WHAT THE TASK ASKS: Only one stretch of the material below is wanted: everything from the line containing "Stock Image - Barber" down to the line containing "Eine verzweifelte ältere", both ends included. Repeat it exactly and skip the pictures.

ENTRIES PROVIDED:

• • • • •

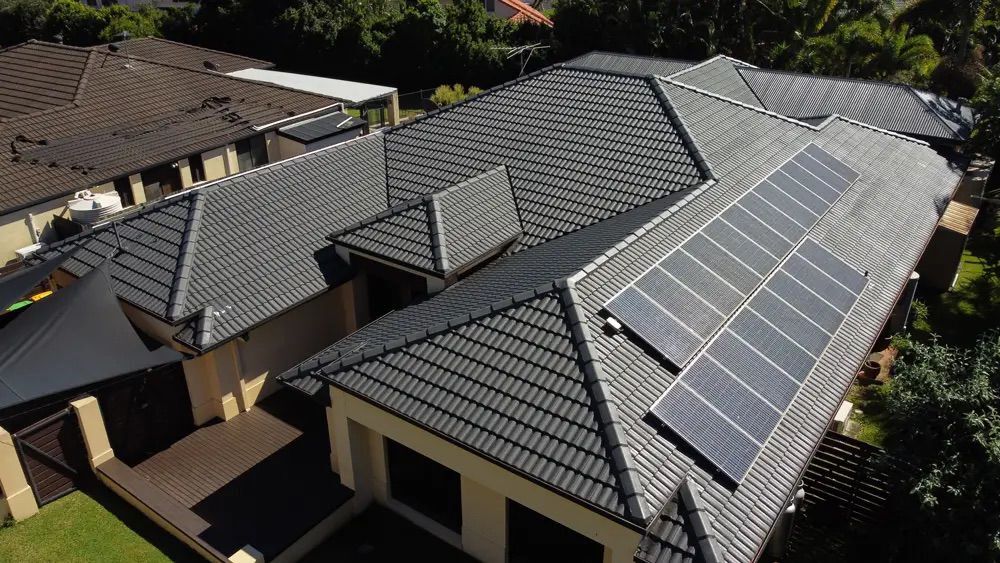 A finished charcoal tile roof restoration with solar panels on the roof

• • • • •

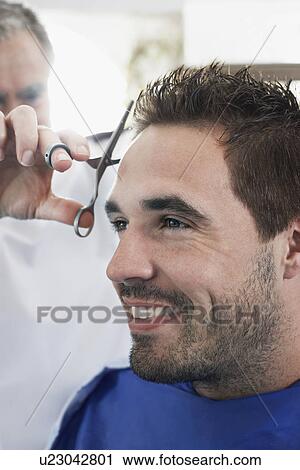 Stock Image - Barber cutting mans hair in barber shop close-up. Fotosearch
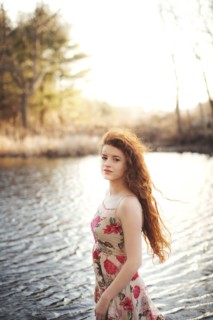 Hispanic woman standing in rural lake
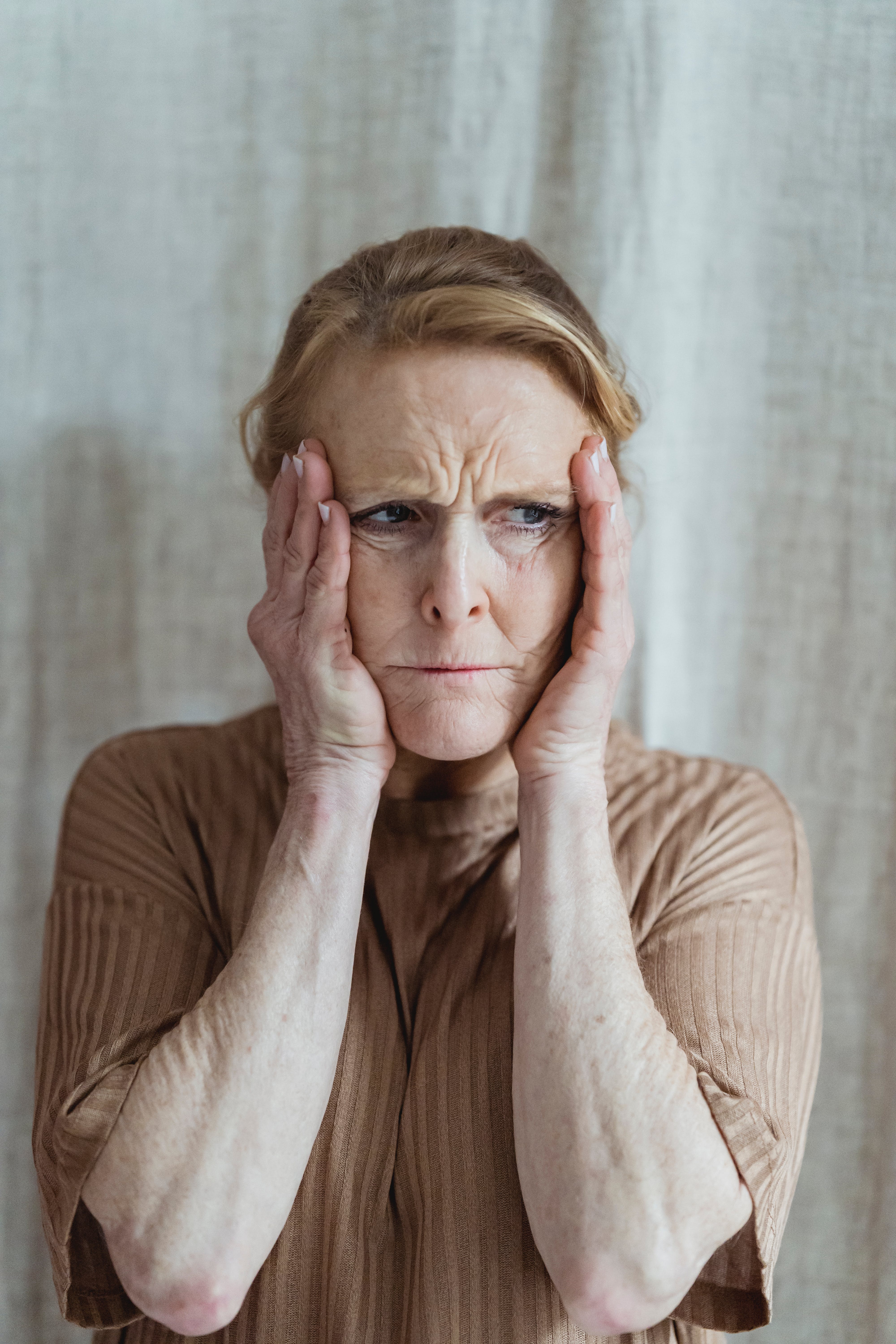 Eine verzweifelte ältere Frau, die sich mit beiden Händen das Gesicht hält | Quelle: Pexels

• • • • •

SOLUTION TO THE PROBLEM:
 Stock Image - Barber cutting mans hair in barber shop close-up. Fotosearch
 Hispanic woman standing in rural lake
 Eine verzweifelte ältere Frau, die sich mit beiden Händen das Gesicht hält | Quelle: Pexels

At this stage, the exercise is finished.